## BEGIN SUPPLIED MATERIAL

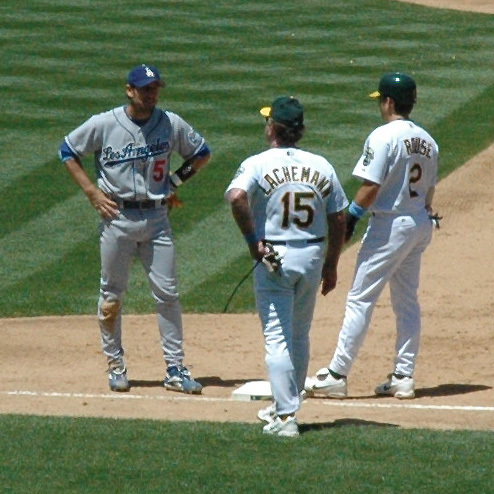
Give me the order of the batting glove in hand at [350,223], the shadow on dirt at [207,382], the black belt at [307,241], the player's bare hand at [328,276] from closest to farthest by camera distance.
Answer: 1. the black belt at [307,241]
2. the player's bare hand at [328,276]
3. the batting glove in hand at [350,223]
4. the shadow on dirt at [207,382]

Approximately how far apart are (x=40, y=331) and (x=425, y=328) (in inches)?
111

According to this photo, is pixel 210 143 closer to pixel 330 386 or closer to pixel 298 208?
pixel 330 386

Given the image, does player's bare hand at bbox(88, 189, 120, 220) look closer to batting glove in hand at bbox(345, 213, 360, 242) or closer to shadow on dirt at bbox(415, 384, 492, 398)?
batting glove in hand at bbox(345, 213, 360, 242)

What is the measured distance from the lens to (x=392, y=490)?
585 centimetres

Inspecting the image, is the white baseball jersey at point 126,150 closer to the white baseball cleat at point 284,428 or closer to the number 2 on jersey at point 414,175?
the number 2 on jersey at point 414,175

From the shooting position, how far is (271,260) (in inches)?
257

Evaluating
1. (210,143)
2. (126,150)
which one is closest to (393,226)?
(126,150)

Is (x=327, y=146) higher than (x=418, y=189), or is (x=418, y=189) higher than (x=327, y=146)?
(x=418, y=189)

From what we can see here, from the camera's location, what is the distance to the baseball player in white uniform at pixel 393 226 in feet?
25.4

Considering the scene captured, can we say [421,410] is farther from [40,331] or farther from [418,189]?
[40,331]

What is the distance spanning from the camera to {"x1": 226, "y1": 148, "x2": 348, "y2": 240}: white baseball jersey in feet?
21.5

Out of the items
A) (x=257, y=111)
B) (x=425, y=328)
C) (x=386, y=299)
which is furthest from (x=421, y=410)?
(x=257, y=111)

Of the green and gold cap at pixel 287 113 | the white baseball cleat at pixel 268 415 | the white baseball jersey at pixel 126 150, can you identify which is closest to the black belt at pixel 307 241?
the green and gold cap at pixel 287 113

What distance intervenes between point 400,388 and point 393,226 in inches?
39.4
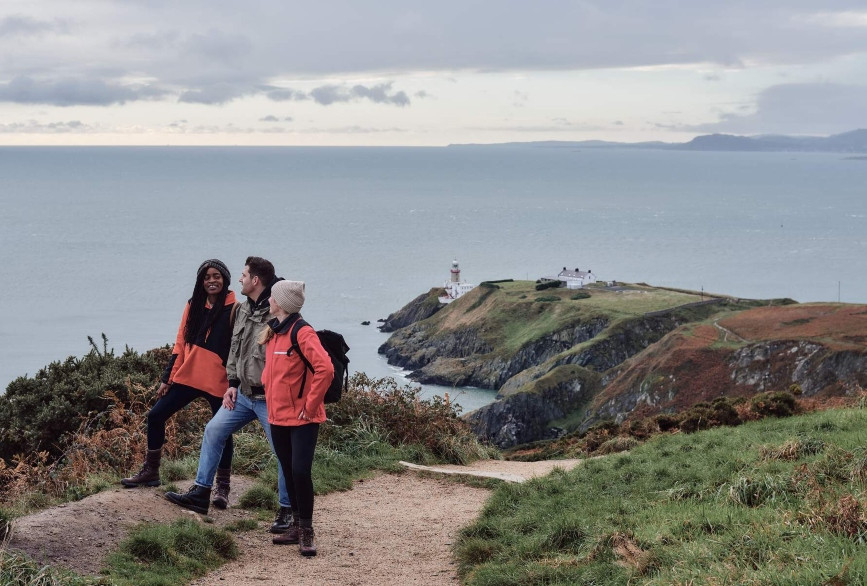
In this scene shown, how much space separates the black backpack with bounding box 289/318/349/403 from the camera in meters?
8.34

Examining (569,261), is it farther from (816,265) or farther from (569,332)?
(569,332)

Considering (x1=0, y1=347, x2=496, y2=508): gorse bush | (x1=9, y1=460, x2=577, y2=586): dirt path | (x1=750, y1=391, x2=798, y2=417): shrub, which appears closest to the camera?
(x1=9, y1=460, x2=577, y2=586): dirt path

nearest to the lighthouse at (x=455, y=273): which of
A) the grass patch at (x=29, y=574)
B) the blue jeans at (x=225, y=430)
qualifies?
the blue jeans at (x=225, y=430)

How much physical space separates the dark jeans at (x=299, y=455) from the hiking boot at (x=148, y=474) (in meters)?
1.48

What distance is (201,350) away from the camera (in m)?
9.28

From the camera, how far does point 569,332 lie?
95.4 meters

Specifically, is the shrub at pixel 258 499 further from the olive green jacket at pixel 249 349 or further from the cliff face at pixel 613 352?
the cliff face at pixel 613 352

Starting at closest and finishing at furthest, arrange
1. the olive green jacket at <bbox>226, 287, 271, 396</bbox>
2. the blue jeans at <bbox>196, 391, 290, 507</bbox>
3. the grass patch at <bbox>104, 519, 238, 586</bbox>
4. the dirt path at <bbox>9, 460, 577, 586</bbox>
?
the grass patch at <bbox>104, 519, 238, 586</bbox> < the dirt path at <bbox>9, 460, 577, 586</bbox> < the olive green jacket at <bbox>226, 287, 271, 396</bbox> < the blue jeans at <bbox>196, 391, 290, 507</bbox>

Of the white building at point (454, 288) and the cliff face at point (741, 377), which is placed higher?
the white building at point (454, 288)

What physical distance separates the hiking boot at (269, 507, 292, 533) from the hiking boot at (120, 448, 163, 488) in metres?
1.33

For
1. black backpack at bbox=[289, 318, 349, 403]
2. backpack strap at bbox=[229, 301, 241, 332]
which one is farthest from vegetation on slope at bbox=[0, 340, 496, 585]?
backpack strap at bbox=[229, 301, 241, 332]

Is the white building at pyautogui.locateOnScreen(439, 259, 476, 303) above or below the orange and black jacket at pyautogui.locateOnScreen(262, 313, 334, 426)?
below

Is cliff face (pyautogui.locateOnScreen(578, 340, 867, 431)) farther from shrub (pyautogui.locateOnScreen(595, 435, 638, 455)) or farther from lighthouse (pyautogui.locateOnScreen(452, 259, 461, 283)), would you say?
lighthouse (pyautogui.locateOnScreen(452, 259, 461, 283))

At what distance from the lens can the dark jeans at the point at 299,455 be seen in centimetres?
850
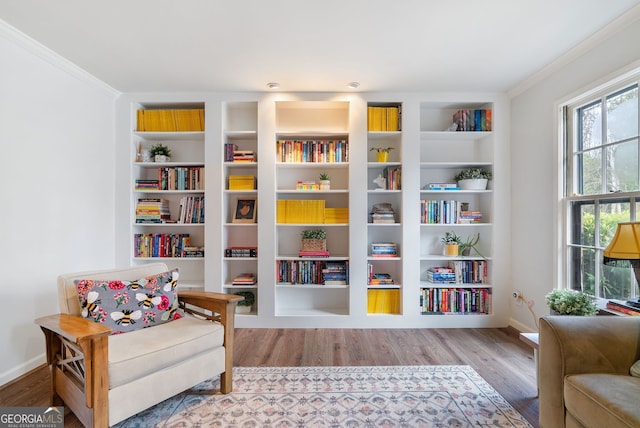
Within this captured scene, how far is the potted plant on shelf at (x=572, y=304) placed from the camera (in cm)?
187

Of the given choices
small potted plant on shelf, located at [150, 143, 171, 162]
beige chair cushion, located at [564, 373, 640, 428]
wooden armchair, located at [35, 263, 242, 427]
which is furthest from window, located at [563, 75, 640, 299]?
small potted plant on shelf, located at [150, 143, 171, 162]

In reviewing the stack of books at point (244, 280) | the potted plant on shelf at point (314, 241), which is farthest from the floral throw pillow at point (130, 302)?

## END SUPPLIED MATERIAL

## REQUEST
Copy the lines word for word, from the very first line through the line that contains "585 centimetres", including both ends. Leave the pictures out.

## PROBLEM SOLUTION
Give me the order of the batting glove in hand at [350,223], the shadow on dirt at [207,382], the black belt at [307,241], the player's bare hand at [328,276] from closest to farthest by camera distance.
Answer: 1. the black belt at [307,241]
2. the player's bare hand at [328,276]
3. the batting glove in hand at [350,223]
4. the shadow on dirt at [207,382]

Approximately how far apart are (x=40, y=331) and (x=425, y=328) (in inches)?
111

According to this photo, is pixel 210 143 closer to pixel 330 386 or closer to pixel 298 208?
pixel 330 386

Given the image, does player's bare hand at bbox(88, 189, 120, 220) look closer to batting glove in hand at bbox(345, 213, 360, 242) or closer to shadow on dirt at bbox(415, 384, 492, 398)?
batting glove in hand at bbox(345, 213, 360, 242)

What is the measured distance from the lens to (x=392, y=490)?
585 centimetres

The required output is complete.